Abu Dhabi centre to counter ISIS propaganda
London - In a bid to counter the Islamic State’s social media propaganda efforts, the governments of the United States and the United Arab Emirates have launched the first multinational online messaging and engagement programme to combat terrorism.
According to a statement by the US State Department, the Abu Dhabi-based Sawab Center will “use direct online engagement to counter terrorist propaganda rapidly and effectively, including messages used to recruit foreign fighters, fund raise for illicit activities, and intimidate and terrorise local populations. The Sawab Center will increase the intensity of online debate by presenting moderate and tolerant voices from across the region and amplifying inclusive and constructive narratives.”
The anti-jihadi centre’s opening was attended by US Under Secretary of State for Public Diplomacy and Public Affairs Richard Stengel and Emirati Minister of State for Foreign Affairs Anwar Gargash, who emphasised that “by tackling the problem of online radicalisation, the Sawab Center will make an important contribution to the stability and security of the region and will make a start in reclaiming the online space from the extremists”.
In an interview with the US-based Arabic-language News channel Alhurra, Stengel said the centre’s aim was to utilise information to stop individuals from being recruited by the Islamic State (ISIS). “If somebody is debating whether to go, tell them that the mythology of what Daesh [an Arabic acronym for ISIS] is creating is false; you know the caliphate isn’t a paradise — there’s no plumbing, there’s no electricity, there’s no internet access.”
Despite the scope of the project, the Sawab Center is still in its infancy. Local media were not allowed to attend the launch or visit the actual centre. Sawab is yet to introduce its official online website but has launched accounts on prominent social media platforms, including Twitter, Facebook and YouTube.
A recent report by the Brookings Institution, The ISIS Twitter Census, revealed that much of ISIS’s social media success can be attributed to a relatively small group of hyperactive users that control 500-2,000 accounts. The report also stated that ISIS-supporting accounts had an average of about 1,000 followers each, considerably higher than an ordinary Twitter user, and that overall ISIS supporter accounts were estimated at 90,000 users.
The report disclosed that the largest cluster of location-enabled accounts was in Iraq and Syria, made up 28% of the overall figure and saw its highest concentration in areas either controlled or contested by ISIS. The next most prevalent location was Saudi Arabia, with 27%. After Syria, Iraq and Saudi Arabia, no single country represented more than 6% of the total.
According to the Associated Press, US Special Envoy and Coordinator for Strategic Counterterrorism Communications Rashad Hussain said that the centre would employ 15-20 full-time staff, mostly Emiratis, and that the project was estimated to cost tens of millions of dollars, with most of the bill footed by the UAE.
Hussain said Sawab’s efforts to counter the ISIS narrative would include sharing stories of defectors and former radicals, highlighting Muslim victims of terrorism and showcasing living conditions and battlefield realities in ISIS-held areas.

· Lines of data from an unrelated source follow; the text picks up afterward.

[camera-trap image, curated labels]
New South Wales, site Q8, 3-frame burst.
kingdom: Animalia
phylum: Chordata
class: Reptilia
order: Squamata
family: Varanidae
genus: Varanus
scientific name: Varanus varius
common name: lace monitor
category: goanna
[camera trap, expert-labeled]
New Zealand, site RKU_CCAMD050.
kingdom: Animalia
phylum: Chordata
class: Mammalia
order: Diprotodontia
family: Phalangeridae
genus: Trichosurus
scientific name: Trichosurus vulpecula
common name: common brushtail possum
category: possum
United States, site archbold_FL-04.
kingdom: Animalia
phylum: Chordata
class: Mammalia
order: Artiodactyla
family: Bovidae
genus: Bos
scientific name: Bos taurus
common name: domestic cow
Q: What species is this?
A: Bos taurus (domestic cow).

Additionally, the Abu Dhabi centre’s staff would engage social media users on various platforms and work with prominent individuals and organisations to counter ISIS’s messaging, while also hosting a content-sharing platform so partners could upload and download files.
“It’s important that our partners step up in the messaging space in a way that reflects the Muslim communities around the world,” Hussain said. ISIS has been successful in spreading its ideology and recruiting new members on social media platforms, producing slick recruitment videos that often appeal to disenfranchised and misguided Muslim youth.
In Europe, this has led to some governments passing laws requiring social media companies to censor posts deemed terror-related, while in the United States the US Senate Intelligence Committee advanced a bill requiring social media companies to inform authorities when they become aware of terrorist-related content on their sites.